Saturday, May 16, 2015

Personification and Allusion in "The Sieve and the Sand".
One of the most interesting personifications of the novel is:
·         
   
“The train radio vomited upon Montag, in retaliation, a great ton load of music made of tin, copper, silver, chromium and brass”. (Bradbury, 75).
This quote is a personification because it is impossible for trains to vomit; so Bradbury is giving human or living things´ characteristics to this object. However, this quote is also a metaphor; because the loud noise overwhelms the protagonist. In this way, he compares all the horrible sounding radio with vomit and metals because the sound, as metals, was heavy. 

With this quote, I noticed that Montag was becoming a stranger to the civilization in which he was living; the high sound of the propaganda and the TV parlor overwhelmed him and he preferred the silent and slow world of books.

The last figure that is going to be studied is the allusion.
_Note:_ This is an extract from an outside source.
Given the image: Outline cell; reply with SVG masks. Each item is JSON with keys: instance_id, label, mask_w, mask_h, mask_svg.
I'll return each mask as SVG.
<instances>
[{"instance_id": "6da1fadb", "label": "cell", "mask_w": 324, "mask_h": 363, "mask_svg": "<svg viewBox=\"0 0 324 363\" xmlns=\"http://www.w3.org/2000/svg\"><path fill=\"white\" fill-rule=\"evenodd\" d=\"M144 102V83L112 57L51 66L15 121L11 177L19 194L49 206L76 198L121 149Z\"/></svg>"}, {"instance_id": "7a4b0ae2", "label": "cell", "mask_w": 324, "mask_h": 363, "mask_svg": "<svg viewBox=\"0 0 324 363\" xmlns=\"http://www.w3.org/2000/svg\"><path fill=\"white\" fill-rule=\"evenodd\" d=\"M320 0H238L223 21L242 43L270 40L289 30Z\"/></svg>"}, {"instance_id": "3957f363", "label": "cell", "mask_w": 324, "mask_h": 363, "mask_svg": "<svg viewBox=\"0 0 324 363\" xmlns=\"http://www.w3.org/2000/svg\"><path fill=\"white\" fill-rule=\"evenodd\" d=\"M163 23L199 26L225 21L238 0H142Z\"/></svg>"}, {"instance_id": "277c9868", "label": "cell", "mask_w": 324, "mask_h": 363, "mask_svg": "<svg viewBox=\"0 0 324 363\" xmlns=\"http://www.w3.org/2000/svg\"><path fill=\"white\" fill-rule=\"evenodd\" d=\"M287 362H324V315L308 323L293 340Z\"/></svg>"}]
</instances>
Bradbury uses this figure of speech in a high rate in Fahrenheit 451. In the second part of the book, he alludes to Plato´s Cave Allegory when he says “Half out of the cave” (Ignorance=Cave, Knowledge=Sunlight) or the people running in the eruption of the Vesuvius Volcano to compare, in a simile, how Mildred ran, as well as the mouth of this volcano which works as a metaphor of the TV parlor; the Cheshire smiles of the ladies, alluding to fictitious cat smiles in Alice in Wonderland or, in many cases, the merchant of Venice of William Shakespeare. Allusions are, in my opinion, a way to enrich the beautifulness of any literary work with the beautifulness of other writers´ works.
Allusion to how Mildred ran to receive her friends.
People run from the eruption of Mount Vesuvius.

Metaphor
(The mouth of the volcano is the TV parlor:
Where ideas "die")
Allusion to the Mouth of Vesuvius Volcano.











         
Allusion to the ficticious smile of the Cheshire cat in
Alice in Wodnerland. It stablishes that the ladies had
ficticious smiles.

Finally, I conclude that the Figures of Speech are one of the most important aspects that a writer has to take into account in order to write his/her work; because, if they don´t include them, their works will not have enough literary richness and they will run through us as a stream of insipid and tasteless words without quality or texture, as Faber said once.